Fig. 4 Examples of natural image super-resolution. (12 by 12) image patches are used for training the KHA. For a realistic natural image super-resolution, only high-frequency components of image were reconstructed which are then super-imposed on the bicubic interpolation. The low-resolution input image is then divided into a set of (12 by 12)-sized windows each of which is reconstructed based on 200 principal components. The problem of this approach is that the resulting image as a whole shows a block structure since each window is reconstructed independently of its neighborhood. To reduce this effect, the windows are configured to slightly overlap into their neighboring windows: a. original image of resolution 284 by 618, b. low-resolution image (142 by 309) stretched to the original size, c. bi-cubic reconstruction, and d. KHA reconstruction.


Image denoising

Fig. 5 shows applications of the KHA to image denoising. No clean training images are required. Instead, it is assumed that the noise mainly contaminates the kernel principal components (KPCs) with small eigenvalues. Thus, a truncated KPC expansion of the noisy image leads automatically to a denoising effect. The KHA is trained and tested on the same data set.

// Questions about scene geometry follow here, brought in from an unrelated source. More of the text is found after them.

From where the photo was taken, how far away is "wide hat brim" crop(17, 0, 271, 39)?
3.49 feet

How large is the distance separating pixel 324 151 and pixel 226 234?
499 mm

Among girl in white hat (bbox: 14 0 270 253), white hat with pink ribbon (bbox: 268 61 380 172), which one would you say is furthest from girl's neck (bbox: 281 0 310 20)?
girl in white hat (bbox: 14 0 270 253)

Fig.5 Denoising examples. The training data for KHA were obtained by sampling noisy input images at regular intervals. Overlapping windows are averaged in the reconstruction. a. original Lena image, b and c. noisy images generated by adding Gaussian noise (SNR: 7.72dB) and Salt-and-pepper nise (SNR: 4.94dB), respectively, and d and e: denoised images of b and c based on KHA (SNR: 14.25dB and 12.71dB, respectively).